Services not reachable - "SSL handshake failed Error code 525"
Incident Report for Render
Postmortem

Summary

On February 22, 2023 we deployed a change to our routing layer that resulted in certificate errors for a subset of services in the Oregon and Frankfurt regions for traffic using custom domains. We completed a rollback of the change 12 minutes later to mitigate the impact. The time of impact was 15:16-15:28 UTC for the Oregon region and 15:26-15:36 UTC for the Frankfurt region.

Root Cause

We deployed a change that caused our routing layer to fail to serve any certificate for custom domains, resulting in connection failures between Cloudflare and our origins. We identified the cause and initiated a rollback 8 minutes after the start of the impact.

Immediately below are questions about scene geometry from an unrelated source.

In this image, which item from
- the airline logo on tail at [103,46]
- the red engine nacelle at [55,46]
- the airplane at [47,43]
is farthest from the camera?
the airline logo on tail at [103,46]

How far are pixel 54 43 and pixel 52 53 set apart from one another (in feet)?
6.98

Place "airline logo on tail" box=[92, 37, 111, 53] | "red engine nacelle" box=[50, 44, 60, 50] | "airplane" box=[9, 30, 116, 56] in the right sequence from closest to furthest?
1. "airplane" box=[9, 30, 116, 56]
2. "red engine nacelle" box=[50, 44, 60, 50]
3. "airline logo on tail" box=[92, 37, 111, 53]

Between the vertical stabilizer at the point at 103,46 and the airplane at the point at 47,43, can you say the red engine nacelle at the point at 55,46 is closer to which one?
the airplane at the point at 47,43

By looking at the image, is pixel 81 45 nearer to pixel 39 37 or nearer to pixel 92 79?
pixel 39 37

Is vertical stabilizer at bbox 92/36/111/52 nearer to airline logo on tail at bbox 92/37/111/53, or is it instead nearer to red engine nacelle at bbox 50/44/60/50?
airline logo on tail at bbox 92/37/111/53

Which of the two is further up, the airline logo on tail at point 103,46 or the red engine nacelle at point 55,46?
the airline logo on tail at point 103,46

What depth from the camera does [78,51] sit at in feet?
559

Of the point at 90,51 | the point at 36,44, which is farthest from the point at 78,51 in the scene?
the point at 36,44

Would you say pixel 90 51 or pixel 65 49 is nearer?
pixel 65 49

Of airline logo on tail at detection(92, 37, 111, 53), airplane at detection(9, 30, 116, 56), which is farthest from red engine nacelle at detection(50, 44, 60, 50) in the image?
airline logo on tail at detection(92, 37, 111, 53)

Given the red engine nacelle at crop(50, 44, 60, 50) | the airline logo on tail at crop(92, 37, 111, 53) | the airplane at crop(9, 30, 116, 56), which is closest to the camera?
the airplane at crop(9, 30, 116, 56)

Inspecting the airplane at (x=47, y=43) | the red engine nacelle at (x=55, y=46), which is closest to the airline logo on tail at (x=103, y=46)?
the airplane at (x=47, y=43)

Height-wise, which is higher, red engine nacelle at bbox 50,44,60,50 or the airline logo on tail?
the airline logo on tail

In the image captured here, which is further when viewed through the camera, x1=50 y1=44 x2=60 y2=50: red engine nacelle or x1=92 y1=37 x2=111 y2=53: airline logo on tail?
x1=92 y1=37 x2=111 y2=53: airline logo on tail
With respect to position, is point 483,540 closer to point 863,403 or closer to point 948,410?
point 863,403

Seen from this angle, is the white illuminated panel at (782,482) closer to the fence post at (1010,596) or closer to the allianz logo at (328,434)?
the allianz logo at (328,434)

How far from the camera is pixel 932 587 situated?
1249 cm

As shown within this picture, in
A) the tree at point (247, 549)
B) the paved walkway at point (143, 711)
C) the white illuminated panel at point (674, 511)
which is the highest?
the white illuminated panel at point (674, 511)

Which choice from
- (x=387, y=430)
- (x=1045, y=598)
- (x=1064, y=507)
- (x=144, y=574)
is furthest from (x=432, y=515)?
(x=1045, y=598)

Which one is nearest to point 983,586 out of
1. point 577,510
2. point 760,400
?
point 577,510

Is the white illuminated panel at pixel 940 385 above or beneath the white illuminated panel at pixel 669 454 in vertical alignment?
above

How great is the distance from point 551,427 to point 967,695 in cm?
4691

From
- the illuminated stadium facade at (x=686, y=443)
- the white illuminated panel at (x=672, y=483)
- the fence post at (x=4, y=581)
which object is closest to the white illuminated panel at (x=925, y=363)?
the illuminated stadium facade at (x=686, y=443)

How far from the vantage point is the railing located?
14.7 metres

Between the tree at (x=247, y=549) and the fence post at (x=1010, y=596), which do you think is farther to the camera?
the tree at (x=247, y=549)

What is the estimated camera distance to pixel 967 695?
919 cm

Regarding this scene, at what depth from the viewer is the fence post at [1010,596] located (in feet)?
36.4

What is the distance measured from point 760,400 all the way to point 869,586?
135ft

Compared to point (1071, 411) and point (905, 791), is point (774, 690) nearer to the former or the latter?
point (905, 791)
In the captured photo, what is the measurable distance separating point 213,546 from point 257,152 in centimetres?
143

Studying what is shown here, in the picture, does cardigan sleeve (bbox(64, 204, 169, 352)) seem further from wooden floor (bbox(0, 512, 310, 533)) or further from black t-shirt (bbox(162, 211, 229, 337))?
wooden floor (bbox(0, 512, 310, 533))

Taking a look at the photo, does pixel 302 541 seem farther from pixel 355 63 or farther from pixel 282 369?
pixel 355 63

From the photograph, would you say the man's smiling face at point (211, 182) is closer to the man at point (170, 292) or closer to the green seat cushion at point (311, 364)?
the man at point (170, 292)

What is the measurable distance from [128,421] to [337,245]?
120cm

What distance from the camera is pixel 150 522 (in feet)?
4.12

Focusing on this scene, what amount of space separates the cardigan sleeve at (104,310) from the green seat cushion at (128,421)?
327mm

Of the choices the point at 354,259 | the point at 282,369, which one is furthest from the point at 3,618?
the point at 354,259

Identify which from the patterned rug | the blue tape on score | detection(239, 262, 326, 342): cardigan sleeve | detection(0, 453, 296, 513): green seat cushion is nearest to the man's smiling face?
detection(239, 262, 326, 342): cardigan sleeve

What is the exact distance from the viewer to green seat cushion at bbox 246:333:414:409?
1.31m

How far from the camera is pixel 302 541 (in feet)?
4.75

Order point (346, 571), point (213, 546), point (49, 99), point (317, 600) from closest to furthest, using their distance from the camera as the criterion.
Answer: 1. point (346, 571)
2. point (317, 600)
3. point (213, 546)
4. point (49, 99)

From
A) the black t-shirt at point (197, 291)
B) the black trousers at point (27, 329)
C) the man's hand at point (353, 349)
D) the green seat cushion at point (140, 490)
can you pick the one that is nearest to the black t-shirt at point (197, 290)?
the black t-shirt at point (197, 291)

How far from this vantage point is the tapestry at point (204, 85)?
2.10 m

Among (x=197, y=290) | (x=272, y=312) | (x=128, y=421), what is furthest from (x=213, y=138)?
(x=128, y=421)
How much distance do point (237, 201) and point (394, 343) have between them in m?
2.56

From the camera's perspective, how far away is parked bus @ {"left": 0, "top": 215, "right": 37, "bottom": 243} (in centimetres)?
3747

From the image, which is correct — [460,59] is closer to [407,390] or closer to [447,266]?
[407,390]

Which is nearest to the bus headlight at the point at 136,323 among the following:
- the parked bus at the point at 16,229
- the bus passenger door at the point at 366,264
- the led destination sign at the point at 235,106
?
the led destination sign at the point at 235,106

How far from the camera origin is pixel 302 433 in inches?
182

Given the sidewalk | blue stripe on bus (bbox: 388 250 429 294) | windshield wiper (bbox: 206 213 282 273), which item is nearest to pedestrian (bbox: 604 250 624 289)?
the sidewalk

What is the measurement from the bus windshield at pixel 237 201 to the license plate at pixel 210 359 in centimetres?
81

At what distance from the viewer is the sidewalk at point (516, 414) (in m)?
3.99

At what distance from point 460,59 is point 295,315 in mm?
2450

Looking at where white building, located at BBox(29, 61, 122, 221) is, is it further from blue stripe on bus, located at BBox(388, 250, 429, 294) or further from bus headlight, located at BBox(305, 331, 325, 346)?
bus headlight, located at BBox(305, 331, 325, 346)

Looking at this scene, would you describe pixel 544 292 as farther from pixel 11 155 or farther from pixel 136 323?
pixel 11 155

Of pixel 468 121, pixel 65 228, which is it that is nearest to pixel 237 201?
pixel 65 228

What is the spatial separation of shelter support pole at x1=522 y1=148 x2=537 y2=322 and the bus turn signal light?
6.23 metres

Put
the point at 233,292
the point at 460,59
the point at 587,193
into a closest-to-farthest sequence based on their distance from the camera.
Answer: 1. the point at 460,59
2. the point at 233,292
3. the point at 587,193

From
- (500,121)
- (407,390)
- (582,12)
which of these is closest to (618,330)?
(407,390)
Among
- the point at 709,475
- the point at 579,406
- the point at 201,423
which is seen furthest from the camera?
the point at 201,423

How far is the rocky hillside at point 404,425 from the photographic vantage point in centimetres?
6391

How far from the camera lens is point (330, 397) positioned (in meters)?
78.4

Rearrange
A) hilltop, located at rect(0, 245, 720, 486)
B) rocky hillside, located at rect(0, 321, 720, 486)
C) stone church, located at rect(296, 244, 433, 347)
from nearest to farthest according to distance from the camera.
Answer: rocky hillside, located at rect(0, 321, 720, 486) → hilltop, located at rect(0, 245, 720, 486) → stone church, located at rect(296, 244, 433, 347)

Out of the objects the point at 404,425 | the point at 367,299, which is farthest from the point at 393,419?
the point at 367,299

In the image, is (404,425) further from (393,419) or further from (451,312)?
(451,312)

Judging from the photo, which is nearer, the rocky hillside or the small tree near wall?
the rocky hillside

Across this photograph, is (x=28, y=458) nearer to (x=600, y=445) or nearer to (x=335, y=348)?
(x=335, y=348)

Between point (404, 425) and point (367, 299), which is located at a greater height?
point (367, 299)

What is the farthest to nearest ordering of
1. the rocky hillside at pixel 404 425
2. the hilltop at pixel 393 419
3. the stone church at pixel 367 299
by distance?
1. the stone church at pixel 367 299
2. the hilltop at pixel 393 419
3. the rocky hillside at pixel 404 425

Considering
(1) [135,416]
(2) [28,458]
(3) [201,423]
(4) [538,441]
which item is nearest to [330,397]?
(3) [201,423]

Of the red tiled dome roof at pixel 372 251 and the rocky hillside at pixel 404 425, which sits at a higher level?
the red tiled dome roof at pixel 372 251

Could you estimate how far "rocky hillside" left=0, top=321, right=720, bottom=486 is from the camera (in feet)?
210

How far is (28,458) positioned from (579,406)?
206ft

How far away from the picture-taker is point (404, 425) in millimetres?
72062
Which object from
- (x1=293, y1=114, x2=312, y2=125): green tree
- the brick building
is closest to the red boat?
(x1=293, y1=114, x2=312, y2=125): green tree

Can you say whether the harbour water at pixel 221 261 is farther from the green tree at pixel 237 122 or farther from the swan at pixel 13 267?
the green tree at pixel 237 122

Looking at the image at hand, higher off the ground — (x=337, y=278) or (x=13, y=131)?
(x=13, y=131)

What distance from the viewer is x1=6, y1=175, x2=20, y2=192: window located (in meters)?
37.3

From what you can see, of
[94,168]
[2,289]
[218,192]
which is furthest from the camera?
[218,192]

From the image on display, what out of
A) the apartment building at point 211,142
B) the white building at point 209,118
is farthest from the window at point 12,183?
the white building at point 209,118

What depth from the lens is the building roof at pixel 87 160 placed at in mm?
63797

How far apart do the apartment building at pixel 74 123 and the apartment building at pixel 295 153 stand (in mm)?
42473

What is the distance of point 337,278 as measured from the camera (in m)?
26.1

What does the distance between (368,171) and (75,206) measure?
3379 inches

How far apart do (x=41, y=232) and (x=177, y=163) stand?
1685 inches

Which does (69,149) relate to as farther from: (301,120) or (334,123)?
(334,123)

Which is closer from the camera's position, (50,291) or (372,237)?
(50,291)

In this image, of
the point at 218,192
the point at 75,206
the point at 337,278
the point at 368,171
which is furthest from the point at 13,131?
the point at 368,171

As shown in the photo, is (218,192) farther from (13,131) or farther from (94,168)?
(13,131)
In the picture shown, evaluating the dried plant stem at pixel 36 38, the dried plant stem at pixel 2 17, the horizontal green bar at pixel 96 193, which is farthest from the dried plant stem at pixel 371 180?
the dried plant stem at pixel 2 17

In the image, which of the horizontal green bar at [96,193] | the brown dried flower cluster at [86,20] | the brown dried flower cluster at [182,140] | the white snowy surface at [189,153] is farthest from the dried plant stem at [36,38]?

We run a suite of tests to verify critical functionality for all changes in a staging environment before deploying to production. While we have tests to verify that our routing layer can serve traffic for web services, this incident exposed a gap in our test coverage related to serving traffic for custom domains. As a result, the problematic change made it through our deployment pipeline undetected and was deployed to production, resulting in customer impact.

Mitigations

  • We will improve our test coverage to ensure that traffic sent to web services via custom domains can be served successfully before deploying changes to production
Posted Feb 23, 2023 - 23:38 UTC

Resolved
Some services in the Oregon and Frankfurt regions were unavailable due to a certificate error between 15:14-15:26 UTC. This was caused by a problematic change that has been rolled back.
Posted Feb 22, 2023 - 15:45 UTC
Monitoring
A fix has been implemented and we are monitoring the results.
Posted Feb 22, 2023 - 15:34 UTC
This incident affected: Oregon (Web Services) and Frankfurt (Web Services).